Tuesday we have a consumer confidence report coming out and the consensus is a slight bump, about 1% above last months 52.5. That of course would be 53.5. But I don’t see it. I hope I am wrong but I am thinking it will stay about 52.5 or even slide a bit to 52. If I am right, look for a 2% hit in the market on Tuesday. Let’s hope I am wrong.
Wednesday you have the Federal Open Market Committee meeting minutes. I am sure the Fed will not mess with rates until 4th qrtr 2010, but watch their statement for signs of tightening. If they talk about reserves in banks and or reserve limits that will be a tell of things to come.
Thursday we have jobless claims and the guess is 447,000 initial jobless claims whish is below the great report we had last week of 456. I am thinking we could see an improvement and bigger than expected. Look for a number closer to 440 and that should keep this rally going.
Friday, we have the real GDP figures. The last report for 4th qtr was revised down to 5/6% annualized. The consensus for the annualized figure based upon first quarter is 3.4%. I am thinking closer to and possibly hitting 4%, which would be good news.
OK now for my trades during the week and what I might do this week.
On the 19th I had two trades execute as they were calls from January. One was an IBM 140 call, I had 10 contracts and they expired worthless. On Monday the 19th, I was surprised to be the owner of a giant position in Amazon. I had 5 contracts execute which got me in debt with Chuckie. I did some quick but thorough homework which comprised of some value analysis and evaluation of free cash flow, and decided I did not want that much Amazon. I completely sold out of my position and tool a nice 22% gain for a 3 month investment.
I immediately put the proceeds to work, adding to my position in CCC, the reasons why I am in that are explained in the blog about a month ago. I am adding to the position as I still feel it is undervalued at less than 17.00 a share. I also bought 3 GS July calls at 160 a share. I feel that all this political BS will share off soon and GS will haed back on its way to 200 a share. My feelings were reinforced this weekend in a Barron’s article. I added to may position in HAS as it has several great franchises (Transformers for one) and is a great value at 41 a share. I will continue to buy on the dips as I feel this is a 60-65 dollar stock.
I received a nice dividend on my Ford Motor credit bonds. I added to my positions in MCD, SBUX, and again more HAS. MCD because I had a feeling their would have a good earning report and they did.

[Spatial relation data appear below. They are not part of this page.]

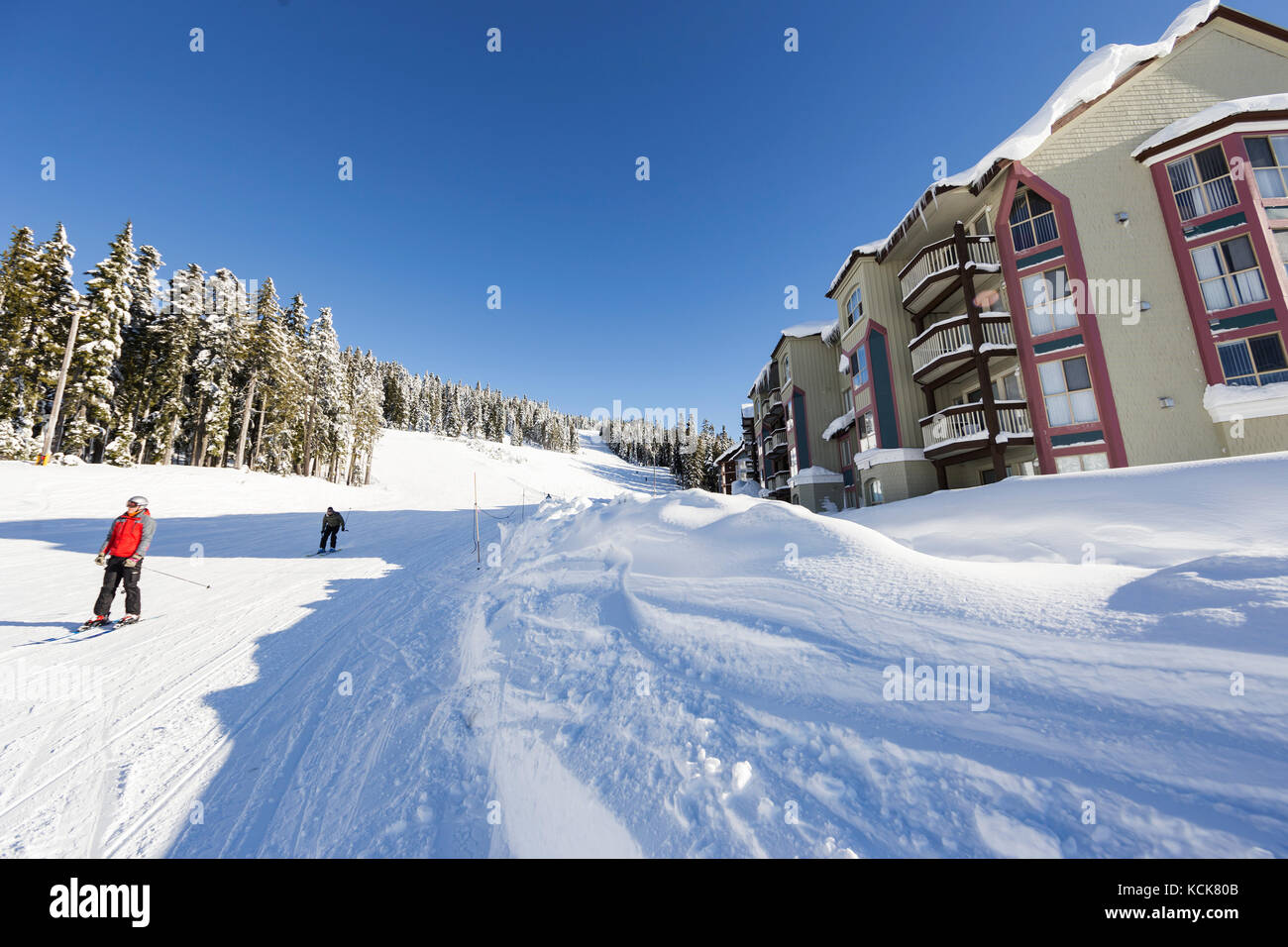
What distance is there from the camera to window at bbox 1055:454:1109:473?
14383 millimetres

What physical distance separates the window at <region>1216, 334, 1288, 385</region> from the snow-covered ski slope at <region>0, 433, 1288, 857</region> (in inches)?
339

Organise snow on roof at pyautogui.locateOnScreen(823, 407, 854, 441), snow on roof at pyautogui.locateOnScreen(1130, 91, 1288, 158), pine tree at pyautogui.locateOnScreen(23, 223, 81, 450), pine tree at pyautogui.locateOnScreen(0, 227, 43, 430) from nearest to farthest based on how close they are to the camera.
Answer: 1. snow on roof at pyautogui.locateOnScreen(1130, 91, 1288, 158)
2. snow on roof at pyautogui.locateOnScreen(823, 407, 854, 441)
3. pine tree at pyautogui.locateOnScreen(0, 227, 43, 430)
4. pine tree at pyautogui.locateOnScreen(23, 223, 81, 450)

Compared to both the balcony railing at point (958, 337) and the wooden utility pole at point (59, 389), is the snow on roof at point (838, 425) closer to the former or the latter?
the balcony railing at point (958, 337)

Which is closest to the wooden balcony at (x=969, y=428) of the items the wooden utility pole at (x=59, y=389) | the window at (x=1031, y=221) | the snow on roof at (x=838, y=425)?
the snow on roof at (x=838, y=425)

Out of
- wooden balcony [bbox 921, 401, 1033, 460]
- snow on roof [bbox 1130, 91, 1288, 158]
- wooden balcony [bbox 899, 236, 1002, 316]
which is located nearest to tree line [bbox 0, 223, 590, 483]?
wooden balcony [bbox 899, 236, 1002, 316]

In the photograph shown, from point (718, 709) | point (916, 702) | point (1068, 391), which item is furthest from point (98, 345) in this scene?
point (1068, 391)

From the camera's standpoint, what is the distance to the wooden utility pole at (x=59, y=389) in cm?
2405

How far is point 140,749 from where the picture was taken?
3.66 meters

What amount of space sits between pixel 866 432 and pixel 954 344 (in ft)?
17.6

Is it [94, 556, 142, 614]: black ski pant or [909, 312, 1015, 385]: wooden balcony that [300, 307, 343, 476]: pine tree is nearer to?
[94, 556, 142, 614]: black ski pant

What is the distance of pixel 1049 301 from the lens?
51.4 ft

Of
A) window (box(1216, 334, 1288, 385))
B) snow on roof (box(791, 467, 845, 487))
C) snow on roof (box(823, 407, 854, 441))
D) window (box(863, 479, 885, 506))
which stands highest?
snow on roof (box(823, 407, 854, 441))
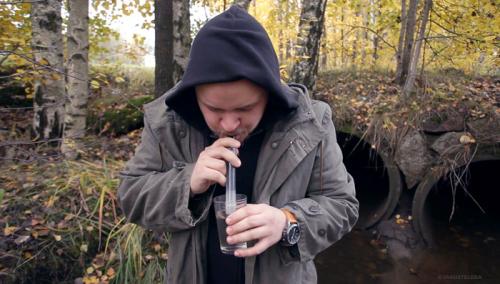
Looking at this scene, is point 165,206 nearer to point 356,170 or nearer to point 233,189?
point 233,189

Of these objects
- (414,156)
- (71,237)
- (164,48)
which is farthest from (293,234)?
(414,156)

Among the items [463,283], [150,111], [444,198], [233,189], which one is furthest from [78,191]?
[444,198]

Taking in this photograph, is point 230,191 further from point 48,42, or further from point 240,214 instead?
point 48,42

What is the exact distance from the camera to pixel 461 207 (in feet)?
25.0

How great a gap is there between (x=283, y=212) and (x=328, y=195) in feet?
0.83

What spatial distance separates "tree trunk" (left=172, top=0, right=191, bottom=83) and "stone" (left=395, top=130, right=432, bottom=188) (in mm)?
3601

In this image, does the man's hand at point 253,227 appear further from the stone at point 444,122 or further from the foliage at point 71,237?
the stone at point 444,122

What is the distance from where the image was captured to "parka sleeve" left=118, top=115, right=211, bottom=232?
1.42 metres

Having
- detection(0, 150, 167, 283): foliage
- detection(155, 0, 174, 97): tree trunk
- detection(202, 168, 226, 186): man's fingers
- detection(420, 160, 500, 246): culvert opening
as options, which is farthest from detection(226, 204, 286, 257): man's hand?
detection(420, 160, 500, 246): culvert opening

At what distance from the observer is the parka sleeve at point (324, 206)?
4.65 feet

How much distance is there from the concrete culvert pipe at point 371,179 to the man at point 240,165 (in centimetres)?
489

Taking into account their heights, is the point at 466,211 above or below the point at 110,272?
below

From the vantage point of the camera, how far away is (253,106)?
139cm

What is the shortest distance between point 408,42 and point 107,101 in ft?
19.1
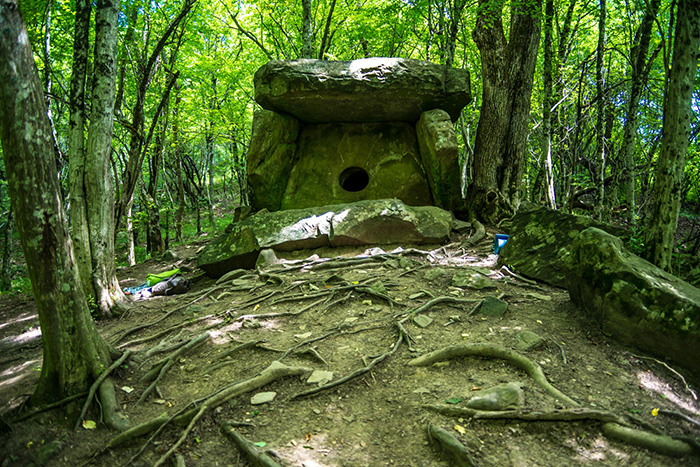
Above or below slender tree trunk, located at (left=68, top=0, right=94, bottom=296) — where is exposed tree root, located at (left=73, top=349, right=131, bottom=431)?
below

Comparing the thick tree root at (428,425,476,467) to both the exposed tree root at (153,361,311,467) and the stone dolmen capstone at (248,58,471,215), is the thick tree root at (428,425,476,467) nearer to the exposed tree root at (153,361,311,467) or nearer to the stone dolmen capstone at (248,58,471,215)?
the exposed tree root at (153,361,311,467)

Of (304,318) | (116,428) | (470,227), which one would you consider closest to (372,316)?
(304,318)

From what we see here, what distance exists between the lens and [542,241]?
4758mm

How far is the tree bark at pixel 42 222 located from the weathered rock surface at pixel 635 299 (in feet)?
12.8

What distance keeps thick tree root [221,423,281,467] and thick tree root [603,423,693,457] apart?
1.80m

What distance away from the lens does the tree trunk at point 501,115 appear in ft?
23.4

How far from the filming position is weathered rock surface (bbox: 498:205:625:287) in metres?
4.34

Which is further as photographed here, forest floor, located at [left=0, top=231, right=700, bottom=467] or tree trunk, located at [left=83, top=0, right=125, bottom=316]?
tree trunk, located at [left=83, top=0, right=125, bottom=316]

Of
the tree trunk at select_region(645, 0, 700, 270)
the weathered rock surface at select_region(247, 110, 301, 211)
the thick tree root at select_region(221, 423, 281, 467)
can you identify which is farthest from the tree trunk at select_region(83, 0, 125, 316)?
the tree trunk at select_region(645, 0, 700, 270)

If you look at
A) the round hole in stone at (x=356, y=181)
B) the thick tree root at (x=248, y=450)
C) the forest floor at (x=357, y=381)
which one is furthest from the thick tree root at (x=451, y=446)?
the round hole in stone at (x=356, y=181)

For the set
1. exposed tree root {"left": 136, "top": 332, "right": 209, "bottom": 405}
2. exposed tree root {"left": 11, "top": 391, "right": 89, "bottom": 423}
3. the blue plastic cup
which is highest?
the blue plastic cup

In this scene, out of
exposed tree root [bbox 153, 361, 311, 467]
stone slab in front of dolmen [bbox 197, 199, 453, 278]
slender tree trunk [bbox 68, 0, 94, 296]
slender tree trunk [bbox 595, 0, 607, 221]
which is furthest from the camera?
slender tree trunk [bbox 595, 0, 607, 221]

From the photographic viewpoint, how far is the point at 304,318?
401 centimetres

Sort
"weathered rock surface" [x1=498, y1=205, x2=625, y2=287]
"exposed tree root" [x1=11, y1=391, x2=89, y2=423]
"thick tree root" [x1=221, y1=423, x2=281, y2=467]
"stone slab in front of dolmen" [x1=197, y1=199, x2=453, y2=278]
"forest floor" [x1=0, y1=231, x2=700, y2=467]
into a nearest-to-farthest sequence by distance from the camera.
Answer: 1. "thick tree root" [x1=221, y1=423, x2=281, y2=467]
2. "forest floor" [x1=0, y1=231, x2=700, y2=467]
3. "exposed tree root" [x1=11, y1=391, x2=89, y2=423]
4. "weathered rock surface" [x1=498, y1=205, x2=625, y2=287]
5. "stone slab in front of dolmen" [x1=197, y1=199, x2=453, y2=278]
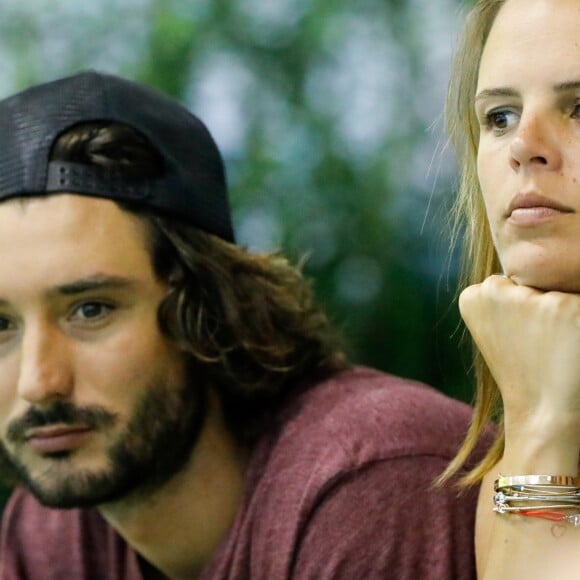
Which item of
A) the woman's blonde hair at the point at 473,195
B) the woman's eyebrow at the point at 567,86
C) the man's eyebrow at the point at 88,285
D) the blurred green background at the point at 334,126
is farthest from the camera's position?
the blurred green background at the point at 334,126

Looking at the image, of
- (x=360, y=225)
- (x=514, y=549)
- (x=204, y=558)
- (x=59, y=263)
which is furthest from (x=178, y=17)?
(x=514, y=549)

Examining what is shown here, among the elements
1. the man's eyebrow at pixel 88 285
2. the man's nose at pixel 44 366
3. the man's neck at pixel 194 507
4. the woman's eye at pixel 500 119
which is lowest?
the man's neck at pixel 194 507

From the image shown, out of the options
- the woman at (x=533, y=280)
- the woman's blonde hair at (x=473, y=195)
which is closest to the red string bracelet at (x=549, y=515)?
the woman at (x=533, y=280)

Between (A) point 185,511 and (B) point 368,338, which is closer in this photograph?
(A) point 185,511

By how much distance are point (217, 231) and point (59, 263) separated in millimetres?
243

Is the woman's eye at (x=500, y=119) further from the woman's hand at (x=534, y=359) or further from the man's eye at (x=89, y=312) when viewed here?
the man's eye at (x=89, y=312)

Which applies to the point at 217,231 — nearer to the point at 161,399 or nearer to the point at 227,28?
the point at 161,399

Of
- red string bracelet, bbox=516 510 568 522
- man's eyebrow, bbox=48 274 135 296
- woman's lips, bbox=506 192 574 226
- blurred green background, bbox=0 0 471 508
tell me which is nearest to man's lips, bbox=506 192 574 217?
woman's lips, bbox=506 192 574 226

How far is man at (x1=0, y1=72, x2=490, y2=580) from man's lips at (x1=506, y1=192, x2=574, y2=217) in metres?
0.38

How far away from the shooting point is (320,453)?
4.32 feet

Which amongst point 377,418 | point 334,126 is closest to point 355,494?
point 377,418

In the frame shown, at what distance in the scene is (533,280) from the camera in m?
1.03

SBUX because they continue to buy back shares and are being managed very well. Buying o the dips in both MCD and SBUX just makes sense. Lastly I bought more RIG. The stock went down about 3% after the tragic accident in Louisiana. This is a dicey bet, not because of the tragedy, they have insurance for that, but the oil slick it is causing could be a huge environmental issue. I am hoping it can be contained and the stock value pops back quick. BP is about to announce some exciting finds in the same area and they are the oil company of record on this accident. Trans Ocean is the Rig builder for most of the gulf.